◆ Given instruction
Please pull out every line of the data below that contains the string "options". Case counts.

◆ Records for this exercise
=======

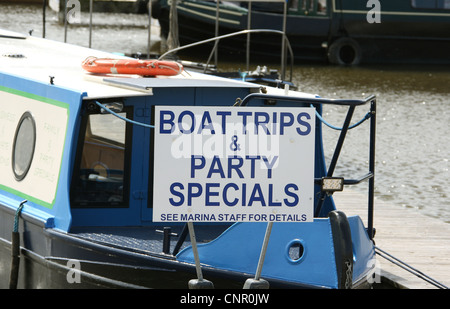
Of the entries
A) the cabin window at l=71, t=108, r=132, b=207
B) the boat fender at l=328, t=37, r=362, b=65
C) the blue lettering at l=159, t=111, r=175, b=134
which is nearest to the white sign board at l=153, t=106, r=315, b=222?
the blue lettering at l=159, t=111, r=175, b=134

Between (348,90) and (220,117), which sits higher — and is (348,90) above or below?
below

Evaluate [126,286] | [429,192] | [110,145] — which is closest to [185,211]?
[126,286]

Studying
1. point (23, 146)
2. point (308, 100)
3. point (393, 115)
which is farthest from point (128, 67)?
point (393, 115)

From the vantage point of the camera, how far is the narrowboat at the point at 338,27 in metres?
29.5

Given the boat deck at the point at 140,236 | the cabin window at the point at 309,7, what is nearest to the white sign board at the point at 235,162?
the boat deck at the point at 140,236

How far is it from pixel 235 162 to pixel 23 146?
2.81m

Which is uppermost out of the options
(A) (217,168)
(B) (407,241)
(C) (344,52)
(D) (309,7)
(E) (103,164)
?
(D) (309,7)

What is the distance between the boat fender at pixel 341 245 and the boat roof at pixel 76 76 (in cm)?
188

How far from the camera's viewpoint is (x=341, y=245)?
6703mm

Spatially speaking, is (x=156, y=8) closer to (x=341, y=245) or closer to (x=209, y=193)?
(x=341, y=245)

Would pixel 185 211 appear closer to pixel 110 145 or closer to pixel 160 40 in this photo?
pixel 110 145

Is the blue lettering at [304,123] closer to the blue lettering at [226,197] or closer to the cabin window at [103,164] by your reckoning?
the blue lettering at [226,197]

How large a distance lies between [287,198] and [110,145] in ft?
Answer: 7.19

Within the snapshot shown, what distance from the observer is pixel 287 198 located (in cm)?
623
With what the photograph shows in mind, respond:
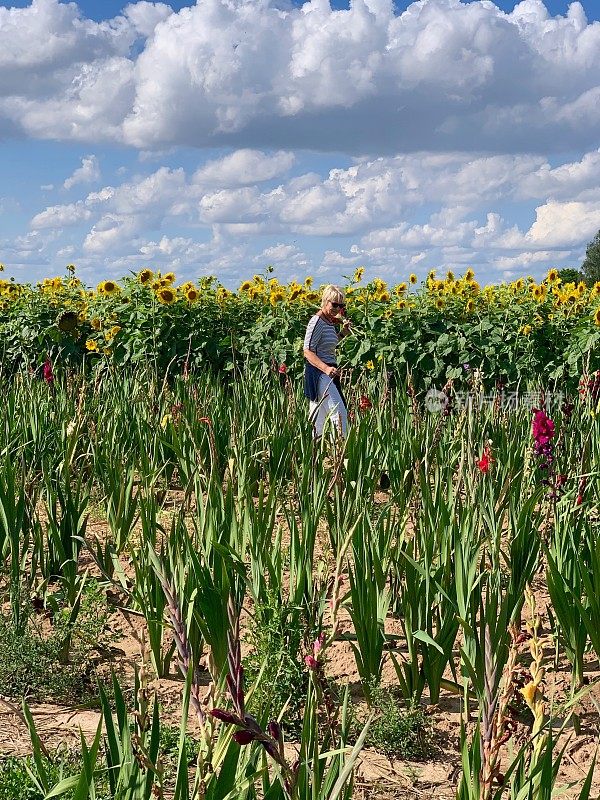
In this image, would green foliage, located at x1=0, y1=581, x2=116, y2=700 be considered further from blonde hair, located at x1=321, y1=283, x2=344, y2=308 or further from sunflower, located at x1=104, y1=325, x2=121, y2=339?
sunflower, located at x1=104, y1=325, x2=121, y2=339

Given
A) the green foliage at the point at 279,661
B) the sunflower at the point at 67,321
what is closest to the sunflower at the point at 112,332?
the sunflower at the point at 67,321

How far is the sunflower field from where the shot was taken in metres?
8.62

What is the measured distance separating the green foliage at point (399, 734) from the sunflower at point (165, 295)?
7022 millimetres

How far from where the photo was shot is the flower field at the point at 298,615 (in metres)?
1.61

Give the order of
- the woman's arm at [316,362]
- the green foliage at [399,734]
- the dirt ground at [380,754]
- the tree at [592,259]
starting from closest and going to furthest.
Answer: the dirt ground at [380,754], the green foliage at [399,734], the woman's arm at [316,362], the tree at [592,259]

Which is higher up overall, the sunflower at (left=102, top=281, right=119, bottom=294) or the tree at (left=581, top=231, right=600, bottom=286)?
the tree at (left=581, top=231, right=600, bottom=286)

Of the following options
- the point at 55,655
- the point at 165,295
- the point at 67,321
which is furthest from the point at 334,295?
the point at 67,321

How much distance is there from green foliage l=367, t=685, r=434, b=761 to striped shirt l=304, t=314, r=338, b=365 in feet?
13.1

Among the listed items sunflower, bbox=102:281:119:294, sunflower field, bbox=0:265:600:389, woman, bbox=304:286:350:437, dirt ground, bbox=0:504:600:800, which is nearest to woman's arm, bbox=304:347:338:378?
woman, bbox=304:286:350:437

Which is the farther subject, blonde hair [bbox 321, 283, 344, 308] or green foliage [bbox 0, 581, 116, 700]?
blonde hair [bbox 321, 283, 344, 308]

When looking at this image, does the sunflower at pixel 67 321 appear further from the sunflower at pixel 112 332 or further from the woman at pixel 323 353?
the woman at pixel 323 353

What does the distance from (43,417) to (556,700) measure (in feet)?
10.8

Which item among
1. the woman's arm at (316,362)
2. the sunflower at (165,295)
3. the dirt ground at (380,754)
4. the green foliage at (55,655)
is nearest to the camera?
the dirt ground at (380,754)

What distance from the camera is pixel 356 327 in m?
8.78
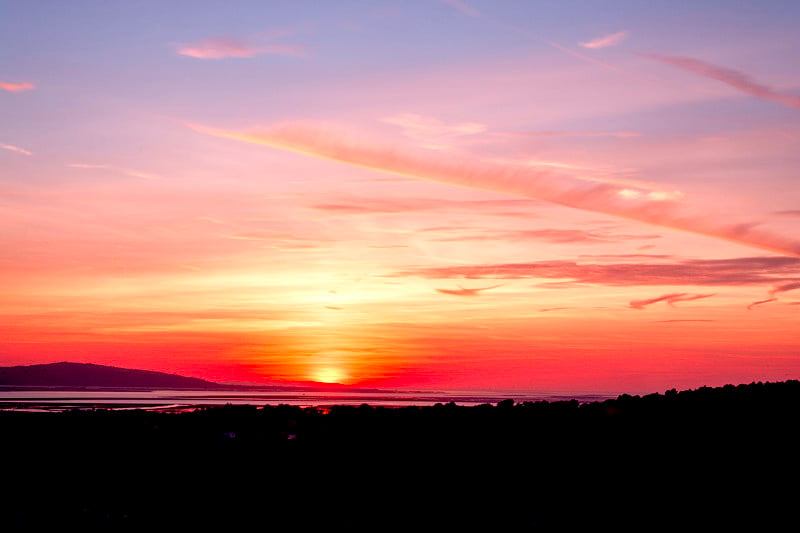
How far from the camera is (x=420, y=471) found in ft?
45.0

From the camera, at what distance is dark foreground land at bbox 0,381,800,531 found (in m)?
11.7

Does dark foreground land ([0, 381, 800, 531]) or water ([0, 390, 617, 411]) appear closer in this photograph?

=======

◆ Output
Which is uppermost out of the options
Of the following options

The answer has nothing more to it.